Amazon Athena - Deep Dive & Hands-On.
scope:
- The Concept of Athena,
- How Athena Works,
- What Amazon Athena is often used for,
- Query Flow,
- Architecture,
- Key Features,
- Performance Optimization,
- Integrations,
- Pricing,
- Use Cases,
- Best Practices,
- Final thoughts,
- Project: Hands-On.
Intro:
- Amazon Athena is a serverless, interactive query service that enables data analysts to analyze data directly in Amazon S3 using standard SQL.

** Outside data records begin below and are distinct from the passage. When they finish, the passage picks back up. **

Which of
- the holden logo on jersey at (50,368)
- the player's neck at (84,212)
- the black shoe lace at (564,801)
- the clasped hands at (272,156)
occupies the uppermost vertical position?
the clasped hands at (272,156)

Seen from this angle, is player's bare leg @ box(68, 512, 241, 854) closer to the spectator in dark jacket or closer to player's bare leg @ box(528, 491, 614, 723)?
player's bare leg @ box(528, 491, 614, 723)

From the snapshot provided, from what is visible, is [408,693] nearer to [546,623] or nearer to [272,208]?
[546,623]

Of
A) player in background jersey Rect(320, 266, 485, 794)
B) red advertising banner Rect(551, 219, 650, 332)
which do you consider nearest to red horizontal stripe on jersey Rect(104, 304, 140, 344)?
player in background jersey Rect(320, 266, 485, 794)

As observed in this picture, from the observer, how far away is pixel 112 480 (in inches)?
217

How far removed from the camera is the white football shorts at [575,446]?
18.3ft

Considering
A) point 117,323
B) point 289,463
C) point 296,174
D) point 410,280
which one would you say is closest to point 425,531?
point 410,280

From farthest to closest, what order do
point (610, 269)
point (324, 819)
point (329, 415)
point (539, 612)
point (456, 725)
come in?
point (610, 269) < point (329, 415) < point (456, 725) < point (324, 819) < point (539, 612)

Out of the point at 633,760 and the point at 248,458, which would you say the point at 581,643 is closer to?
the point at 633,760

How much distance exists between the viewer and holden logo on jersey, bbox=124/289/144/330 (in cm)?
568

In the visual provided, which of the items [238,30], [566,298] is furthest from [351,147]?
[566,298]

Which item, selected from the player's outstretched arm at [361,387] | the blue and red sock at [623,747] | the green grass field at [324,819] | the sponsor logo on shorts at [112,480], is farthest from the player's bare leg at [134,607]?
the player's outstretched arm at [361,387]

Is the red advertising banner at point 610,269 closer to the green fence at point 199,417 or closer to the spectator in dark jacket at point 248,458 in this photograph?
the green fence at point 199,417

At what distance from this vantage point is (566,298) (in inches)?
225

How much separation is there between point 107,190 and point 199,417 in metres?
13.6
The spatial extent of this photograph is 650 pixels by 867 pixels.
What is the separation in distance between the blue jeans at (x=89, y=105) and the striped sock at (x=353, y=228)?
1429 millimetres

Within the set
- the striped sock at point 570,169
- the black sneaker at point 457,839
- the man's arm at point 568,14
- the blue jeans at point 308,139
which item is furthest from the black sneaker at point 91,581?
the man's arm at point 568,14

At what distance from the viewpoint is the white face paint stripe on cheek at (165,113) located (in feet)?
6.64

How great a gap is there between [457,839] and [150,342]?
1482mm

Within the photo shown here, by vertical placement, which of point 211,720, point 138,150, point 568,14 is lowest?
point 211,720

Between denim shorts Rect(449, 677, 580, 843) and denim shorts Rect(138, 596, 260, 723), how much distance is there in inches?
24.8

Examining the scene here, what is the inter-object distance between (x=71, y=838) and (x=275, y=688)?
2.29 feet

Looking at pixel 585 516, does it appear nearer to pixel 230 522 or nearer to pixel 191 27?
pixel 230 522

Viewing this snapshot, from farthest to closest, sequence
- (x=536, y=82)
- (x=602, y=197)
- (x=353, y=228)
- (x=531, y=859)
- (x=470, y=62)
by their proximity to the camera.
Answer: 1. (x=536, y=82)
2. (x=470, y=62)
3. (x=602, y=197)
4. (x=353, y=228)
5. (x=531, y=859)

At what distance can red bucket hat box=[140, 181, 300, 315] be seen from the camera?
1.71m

- Amazon Athena is designed for ad-hoc analysis and data exploration without needing to manage any infrastructure or perform complex ETL (Extract, Transform, Load) jobs.
1. The Concept of Athena.
Amazon Athena is a serverless, interactive query service that lets twtech run SQL queries directly on data stored in Amazon S3.

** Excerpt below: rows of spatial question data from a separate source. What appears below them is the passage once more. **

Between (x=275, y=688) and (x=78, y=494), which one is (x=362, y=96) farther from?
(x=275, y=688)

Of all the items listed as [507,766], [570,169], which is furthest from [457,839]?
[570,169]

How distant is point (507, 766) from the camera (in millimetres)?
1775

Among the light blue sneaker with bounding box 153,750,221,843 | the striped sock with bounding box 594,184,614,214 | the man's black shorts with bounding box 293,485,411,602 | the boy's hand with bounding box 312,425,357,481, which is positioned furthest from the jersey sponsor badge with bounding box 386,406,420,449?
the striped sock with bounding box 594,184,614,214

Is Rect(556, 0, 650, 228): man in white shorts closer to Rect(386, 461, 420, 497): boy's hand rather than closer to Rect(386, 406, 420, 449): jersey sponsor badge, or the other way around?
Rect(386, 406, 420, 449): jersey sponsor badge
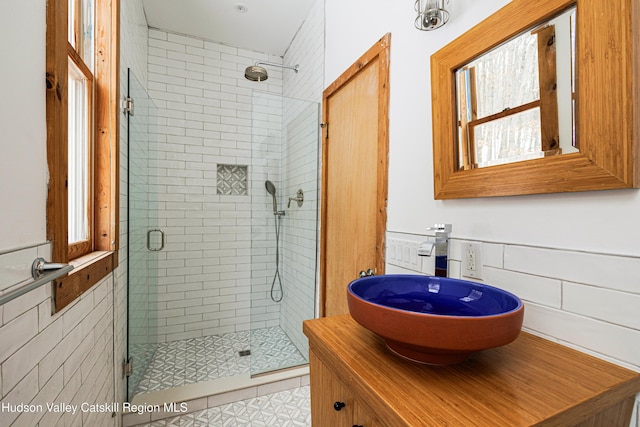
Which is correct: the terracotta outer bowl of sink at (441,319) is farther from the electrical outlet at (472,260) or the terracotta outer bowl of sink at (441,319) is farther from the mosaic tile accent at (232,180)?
the mosaic tile accent at (232,180)

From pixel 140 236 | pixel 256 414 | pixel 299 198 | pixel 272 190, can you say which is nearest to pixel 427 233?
pixel 299 198

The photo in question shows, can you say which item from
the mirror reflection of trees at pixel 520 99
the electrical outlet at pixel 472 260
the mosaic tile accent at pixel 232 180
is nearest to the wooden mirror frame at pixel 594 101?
the mirror reflection of trees at pixel 520 99

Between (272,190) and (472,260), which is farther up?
(272,190)

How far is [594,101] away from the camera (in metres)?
0.71

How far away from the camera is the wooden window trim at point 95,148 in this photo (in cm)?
83

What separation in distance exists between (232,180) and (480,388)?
2.91m

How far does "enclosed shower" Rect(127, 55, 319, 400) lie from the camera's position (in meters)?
2.27

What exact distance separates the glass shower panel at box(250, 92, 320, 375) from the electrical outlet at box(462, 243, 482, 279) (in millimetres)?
1474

- No infrastructure to manage (serverless).
- Uses Presto/Trino SQL engine under the hood.
- twtech Pays only for the data scanned by queries.
What Amazon Athena is often used for:
- Ad-hoc data exploration
- Log analytics
- Data lake queries
- BI tool integration
- Pre-ETL exploration
2. How Athena Works
- Data Storage: Athena does not store data itself; it queries data directly in S3.
- Schema Definition: Metadata (tables, columns, partitions) is stored in the AWS Glue Data Catalog.
- Query Engine: SQL queries are executed using Presto (Trino-based distributed SQL engine).
- Results: Query results are stored back into S3 (in a results bucket).
Query Flow
S3 (raw data) ➝ Athena engine ➝ SQL query ➝ Results stored in S3
Architecture
- Data Source Layer:
- Amazon S3 (primary source)
- Federated Queries (Athena can query RDS, Redshift, DynamoDB, etc. via connectors)
- Metadata Layer:
- AWS Glue Data Catalog (shared metadata across Athena, Redshift Spectrum, EMR, Lake Formation)
- Query Execution Layer:
- Presto engine, distributed across multiple nodes
- Output Layer:
- Query results stored in S3
- Integration with QuickSight, Tableau, Power BI, etc.
4. Key Features
- Serverless: No clusters or infrastructure to manage.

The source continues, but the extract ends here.